* **Text segment**
--- BEGIN ---
The Company owns and operates a fleet of oceangoing vessels engaged primarily in the transportation of crude oil and refined petroleum products in the U.S. Flag trade through two wholly owned subsidiaries.
NOTE 2 — SUMMARY OF SIGNIFICANT ACCOUNTING POLICIES
|1.||Cash and cash equivalents - Interest-bearing deposits that are highly liquid investments and have a maturity of three months or less when purchased are included in cash and cash equivalents. Restricted cash as of December 31, 2019 and 2018 was related to the Company’s Unsecured Senior Notes as defined in Note 8, “Debt”.|
|2.||Vessels, vessel lives, deferred drydocking expenditures and other property - Vessels are recorded at cost and are depreciated to their estimated salvage value on the straight-line basis over the estimated useful lives of the vessels, which are generally 25 years (except for new ATBs for which estimated useful lives of 30 years are used).|
|Other property, including leasehold improvements, are recorded at cost and amortized on a straight-line basis over the shorter of the terms of the leases or the estimated useful lives of the assets, which range from three years to 15 years.|
Interest costs are capitalized to vessels and other property during the period that vessels are under construction and projects are in progress. During the year ended December 31, 2019, interest costs capitalized were $3,636. During the year ended December 31, 2018, interest costs capitalized were not material.
--- END ---
* **Requirements**
Reproduce the portion of the vessel fleet excerpt that opens with the words containing "The Company owns" and closes with "wholly owned subsidiaries.". The listing has no connection to the vessel fleet excerpt.

* **Data excerpt**
--- BEGIN ---
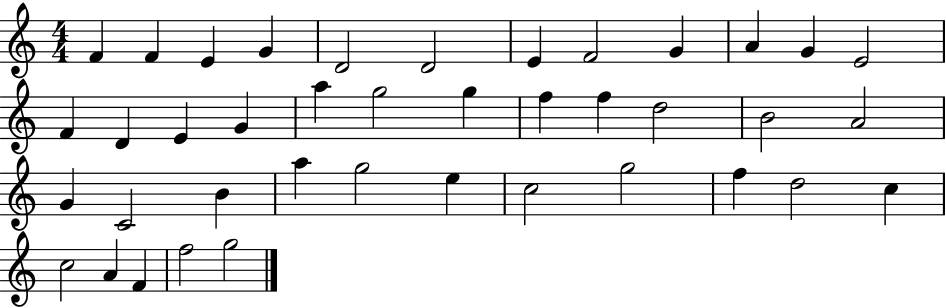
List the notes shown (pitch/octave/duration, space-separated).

F4/q F4/q E4/q G4/q D4/h D4/h E4/q F4/h G4/q A4/q G4/q E4/h F4/q D4/q E4/q G4/q A5/q G5/h G5/q F5/q F5/q D5/h B4/h A4/h G4/q C4/h B4/q A5/q G5/h E5/q C5/h G5/h F5/q D5/h C5/q C5/h A4/q F4/q F5/h G5/h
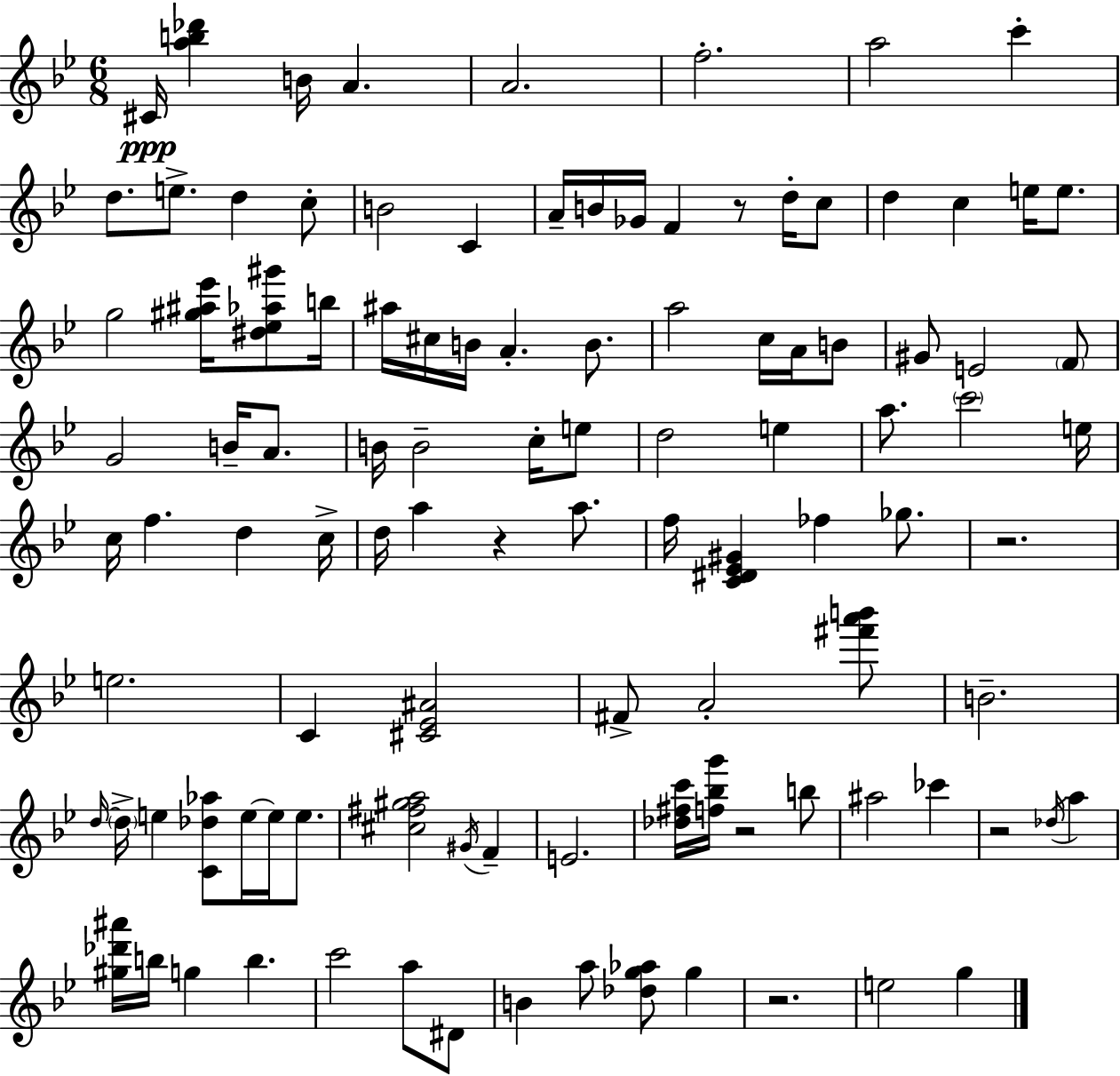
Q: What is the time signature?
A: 6/8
--- END ---
* **Solution to the exercise**
The Company owns and operates a fleet of oceangoing vessels engaged primarily in the transportation of crude oil and refined petroleum products in the U.S. Flag trade through two wholly owned subsidiaries.